Schizonycha saginata

Scientific classification
- Kingdom: Animalia
- Phylum: Arthropoda
- Clade: Pancrustacea
- Class: Insecta
- Order: Coleoptera
- Suborder: Polyphaga
- Infraorder: Scarabaeiformia
- Family: Scarabaeidae
- Genus: Schizonycha
- Species: S. saginata
- Binomial name: Schizonycha saginata Péringuey, 1904

= Schizonycha saginata =

- Genus: Schizonycha
- Species: saginata
- Authority: Péringuey, 1904

Species of beetle

Schizonycha saginata is a species of beetle of the family Scarabaeidae.

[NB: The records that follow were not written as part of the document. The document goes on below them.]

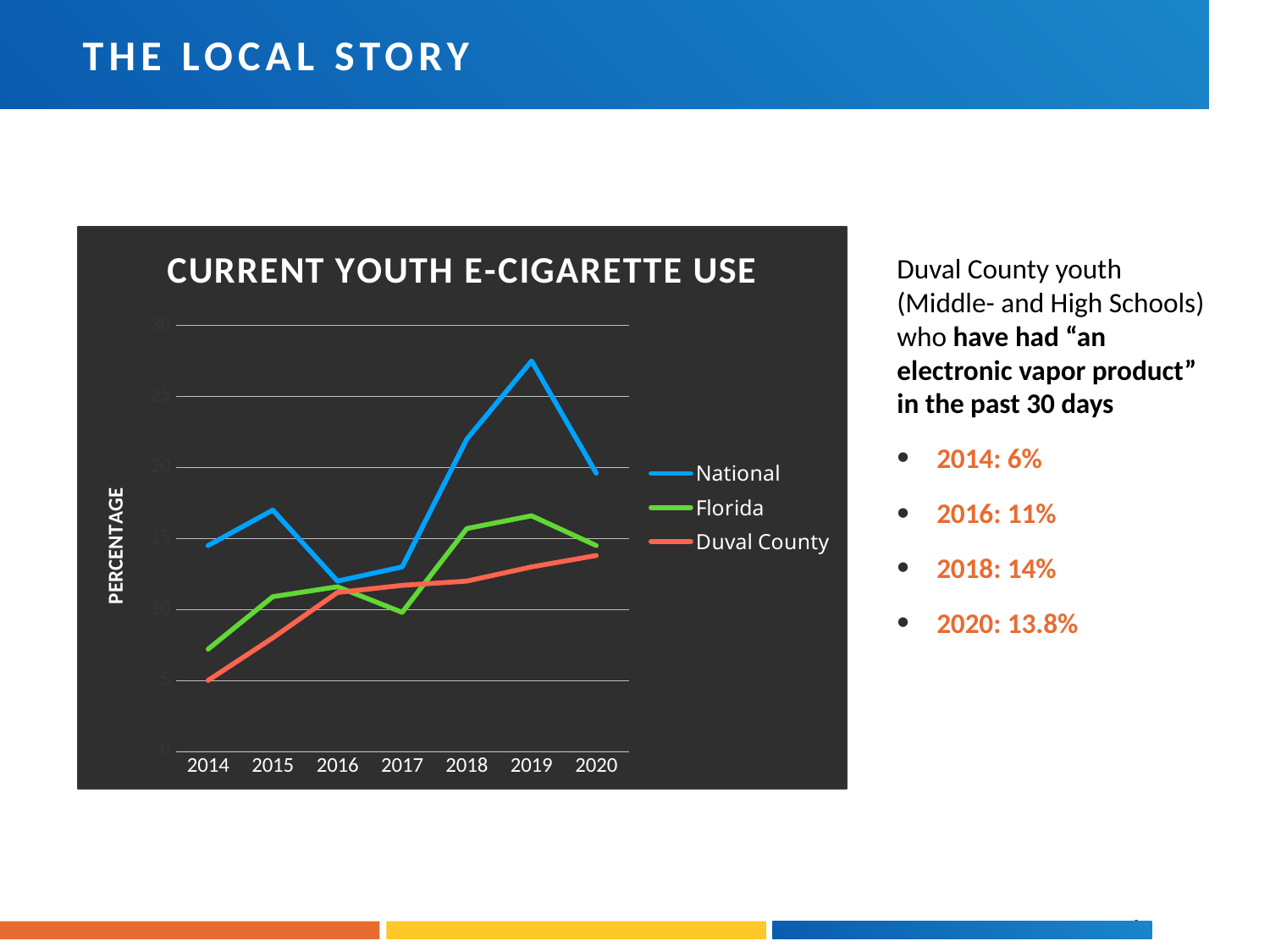
Is the National value for 2019 greater or less than 25? greater How many series does the chart's legend list? 3 What is the title of the chart? CURRENT YOUTH E-CIGARETTE USE Is the National value for 2018 greater or less than 20? greater Which series has the highest value in 2019? National Does the Duval County series generally rise or fall from 2014 to 2020? Rise What kind of chart is shown on the slide? Line chart In which year is the Florida series at its lowest value? 2014 In 2018, which is higher: the National value or the Florida value? National Is the Florida value for 2014 greater or less than 10? less How many years are shown on the x axis of the chart? 7 In which year does the National series reach its highest value? 2019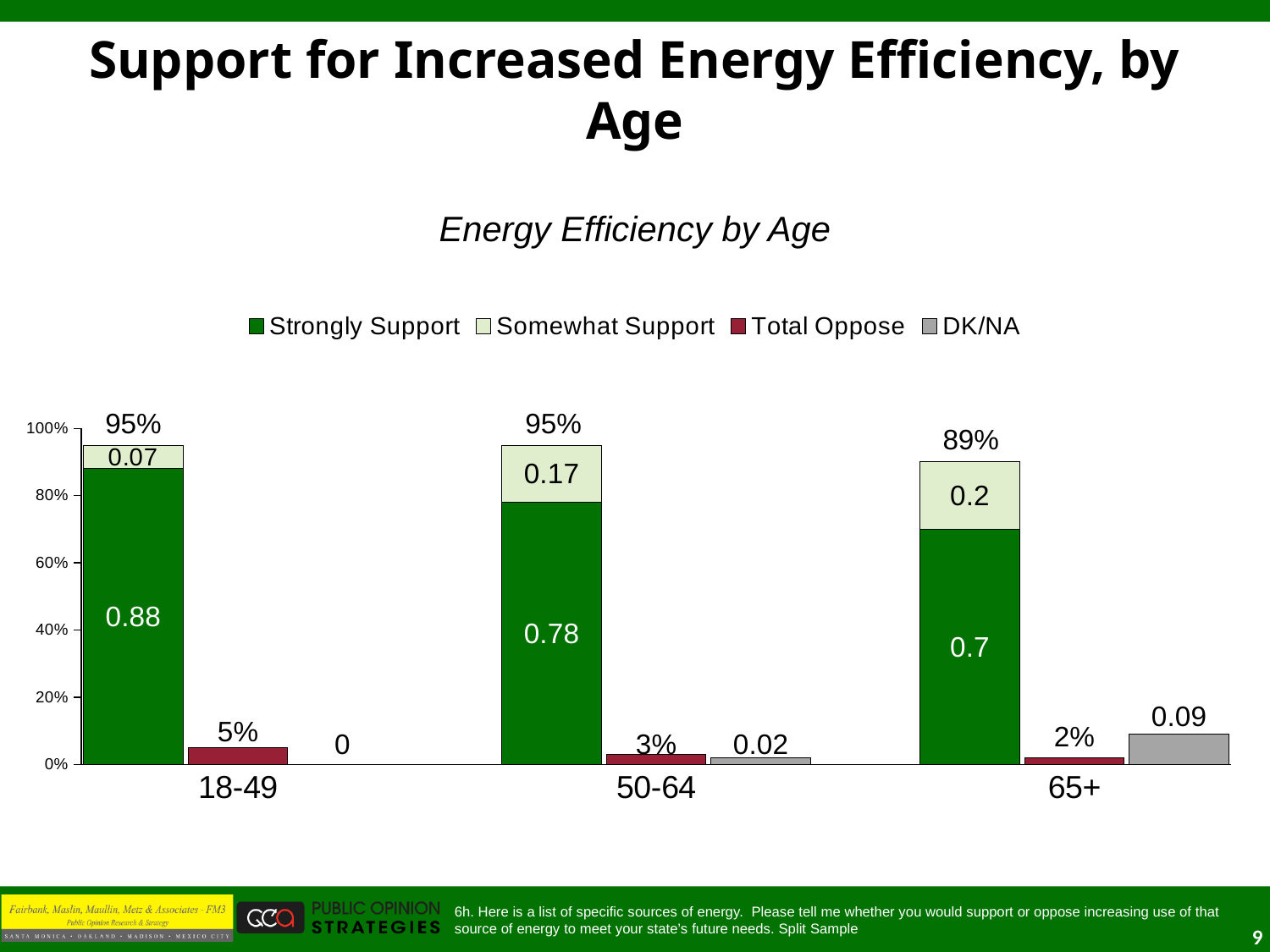
What is the total support shown above the stacked bar for the 50-64 age group? 95% How many age groups are shown on the x axis? 3 What is the Strongly Support value for the 18-49 age group? 0.88 How many series does the legend list? 4 What is the difference between the Strongly Support values for 18-49 and 65+? 0.18 What is the DK/NA value for the 65+ age group? 0.09 Which age group has the highest Strongly Support value? 18-49 What kind of chart is shown on the slide? Stacked bar chart Is the Somewhat Support value larger for 50-64 or for 18-49? 50-64 What is the Total Oppose value for the 50-64 age group? 3% What is the Somewhat Support value for the 65+ age group? 0.2 Which age group has the lowest total support (stacked bar total)? 65+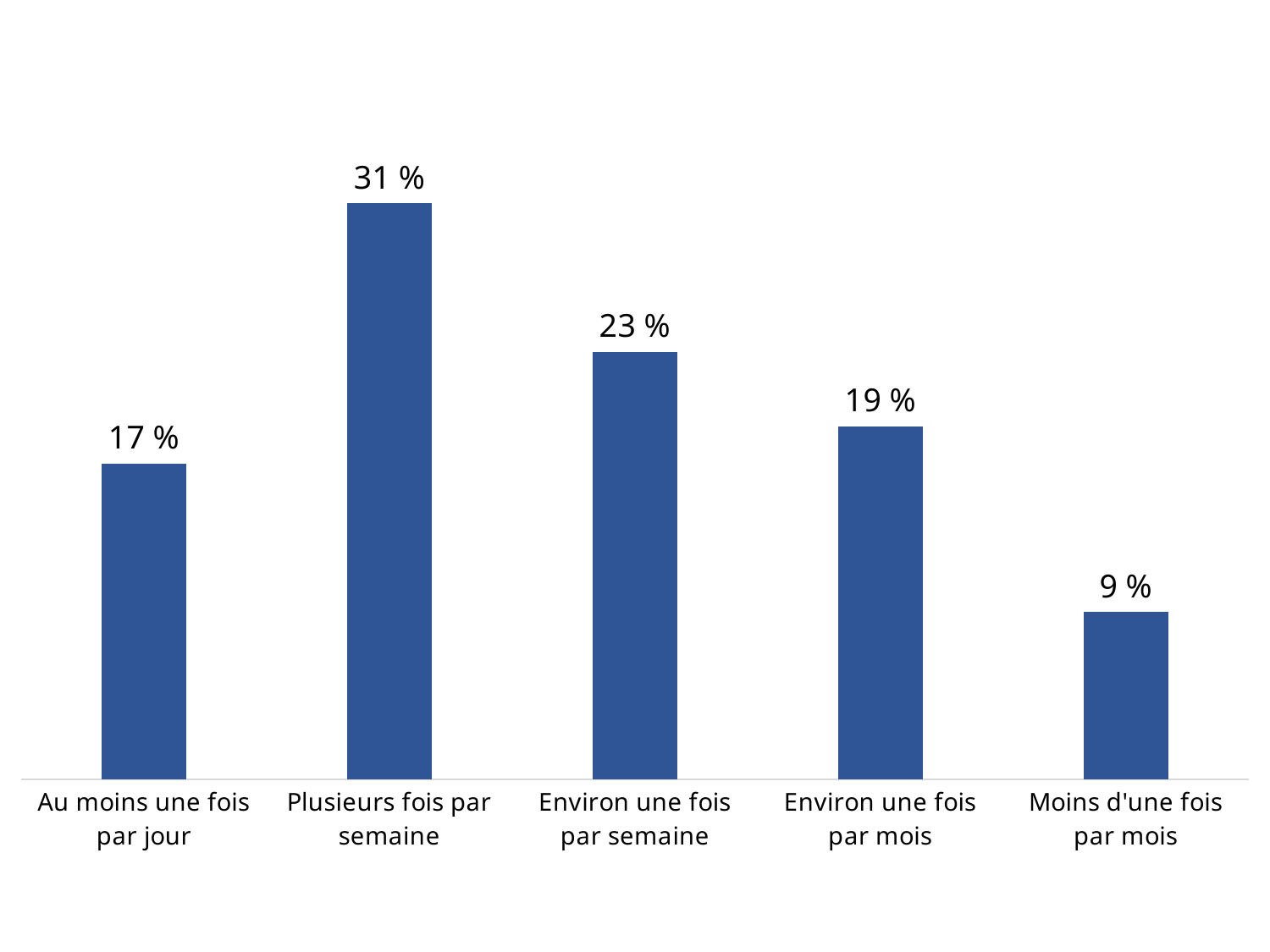
What is the value for "Plusieurs fois par semaine"? 31 % What is the difference between the values for "Environ une fois par mois" and "Moins d'une fois par mois"? 10 % What is the value for "Environ une fois par mois"? 19 % What is the value for "Au moins une fois par jour"? 17 % Which category has the highest value? Plusieurs fois par semaine What is the value for "Moins d'une fois par mois"? 9 % What colour are the bars in the chart? Blue How many categories are shown on the chart? 5 What kind of chart is shown on the slide? Bar chart Which is larger, the value for "Au moins une fois par jour" or the value for "Environ une fois par mois"? Environ une fois par mois What is the difference between the values for "Plusieurs fois par semaine" and "Environ une fois par semaine"? 8 % Which category has the lowest value? Moins d'une fois par mois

It is found in South Africa (Northern Cape).

== Description ==
Adults reach a length of about 13 mm. They are black, with the legs piceous, the tarsi brown and the antennae and palpi ferruginous. The surface of the whole head is covered with coarse rugose punctures. The pronotum is fringed with long, closely set fulvous setae and scabrose except for a somewhat faint smooth median longitudinal band. The scutellum has only one puncture on each side of the apical part. The elytra are fringed with long, somewhat scattered fulvous hairs from the humeral angle to about one-third of the length, and then with a thick band of shorter ones. They are covered with closely set punctures enclosing a minute granule and bearing a short, decumbent squamose and somewhat long greyish-white hair. The pygidium has somewhat deep, round, scattered punctures.